** DATASET EXCERPTS follows **

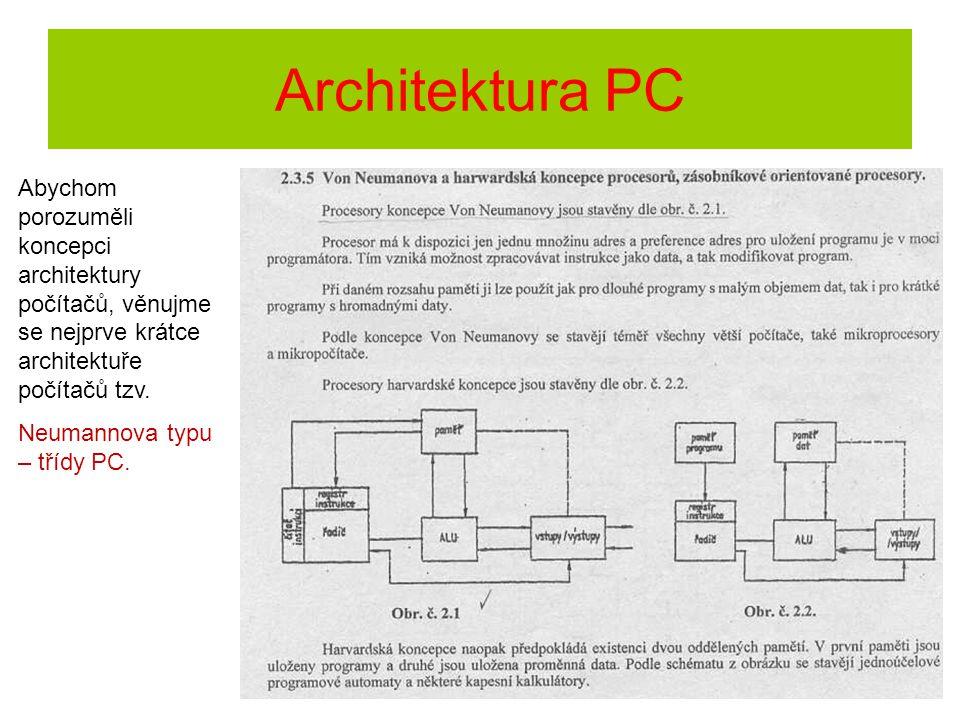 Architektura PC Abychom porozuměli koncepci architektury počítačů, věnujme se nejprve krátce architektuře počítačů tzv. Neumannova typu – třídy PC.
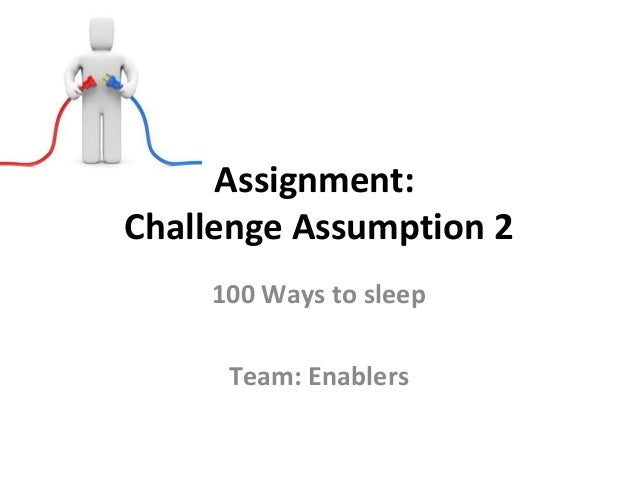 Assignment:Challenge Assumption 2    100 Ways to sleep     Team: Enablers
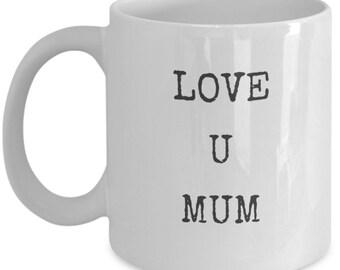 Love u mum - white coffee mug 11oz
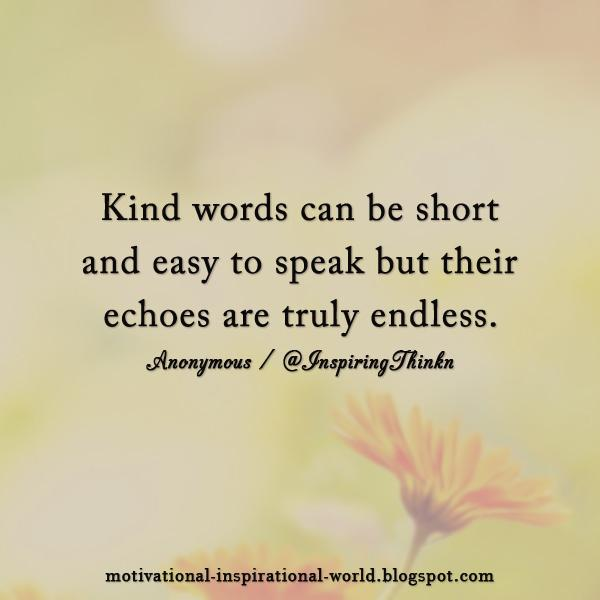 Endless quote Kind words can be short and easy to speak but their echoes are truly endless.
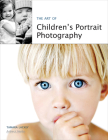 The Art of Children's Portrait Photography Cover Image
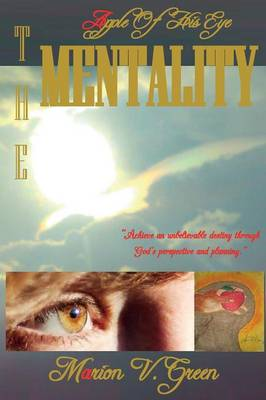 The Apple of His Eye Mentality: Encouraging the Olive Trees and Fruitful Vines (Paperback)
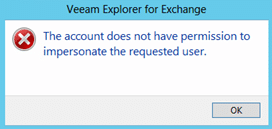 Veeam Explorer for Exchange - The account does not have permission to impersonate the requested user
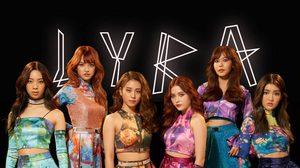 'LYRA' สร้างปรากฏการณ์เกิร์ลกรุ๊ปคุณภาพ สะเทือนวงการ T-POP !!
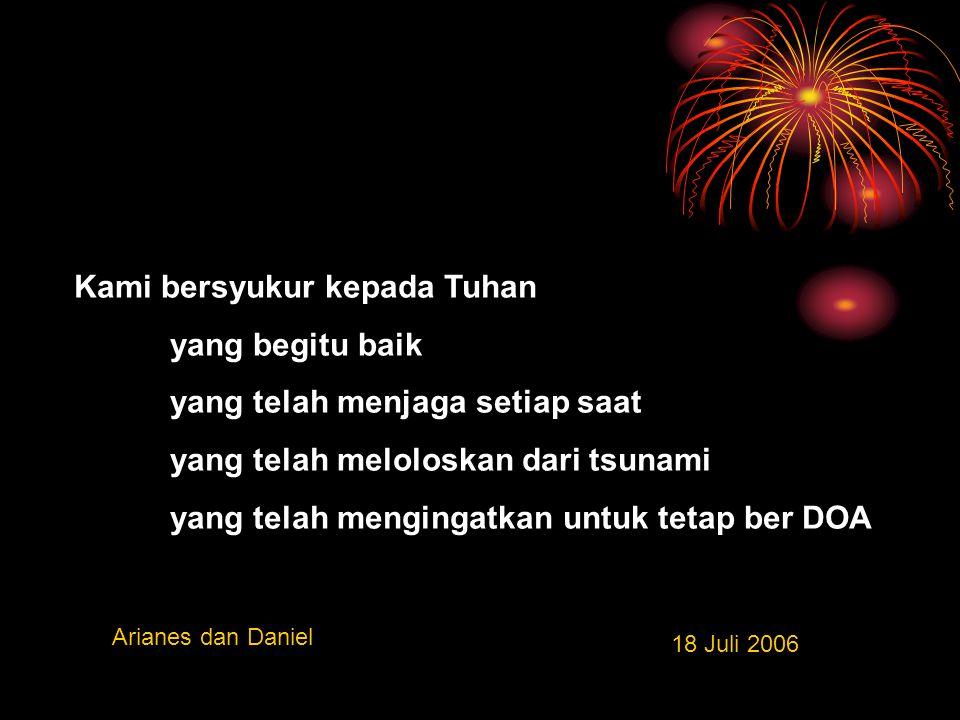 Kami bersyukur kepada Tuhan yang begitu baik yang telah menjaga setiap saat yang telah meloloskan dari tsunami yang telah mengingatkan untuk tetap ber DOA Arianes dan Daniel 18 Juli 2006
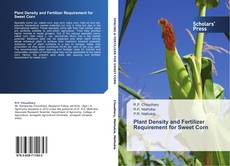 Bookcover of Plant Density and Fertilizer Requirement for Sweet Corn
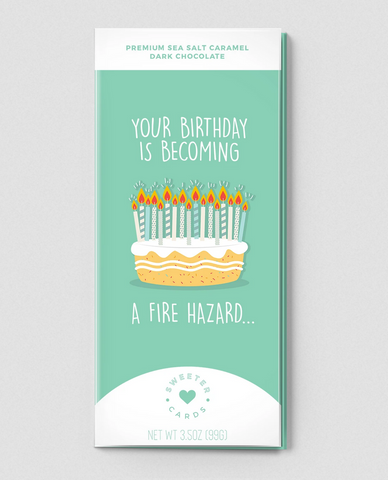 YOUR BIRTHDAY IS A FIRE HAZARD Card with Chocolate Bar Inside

** End of DATASET EXCERPTS **

**YOUR TASK**
Return all the records above exactly, pictures omitted.

**RESPONSE TO THIS TASK**
 Architektura PC Abychom porozuměli koncepci architektury počítačů, věnujme se nejprve krátce architektuře počítačů tzv. Neumannova typu – třídy PC.
 Assignment:Challenge Assumption 2    100 Ways to sleep     Team: Enablers
 Love u mum - white coffee mug 11oz
 Endless quote Kind words can be short and easy to speak but their echoes are truly endless.
 The Art of Children's Portrait Photography Cover Image
 The Apple of His Eye Mentality: Encouraging the Olive Trees and Fruitful Vines (Paperback)
 Veeam Explorer for Exchange - The account does not have permission to impersonate the requested user
 'LYRA' สร้างปรากฏการณ์เกิร์ลกรุ๊ปคุณภาพ สะเทือนวงการ T-POP !!
 Kami bersyukur kepada Tuhan yang begitu baik yang telah menjaga setiap saat yang telah meloloskan dari tsunami yang telah mengingatkan untuk tetap ber DOA Arianes dan Daniel 18 Juli 2006
 Bookcover of Plant Density and Fertilizer Requirement for Sweet Corn
 YOUR BIRTHDAY IS A FIRE HAZARD Card with Chocolate Bar Inside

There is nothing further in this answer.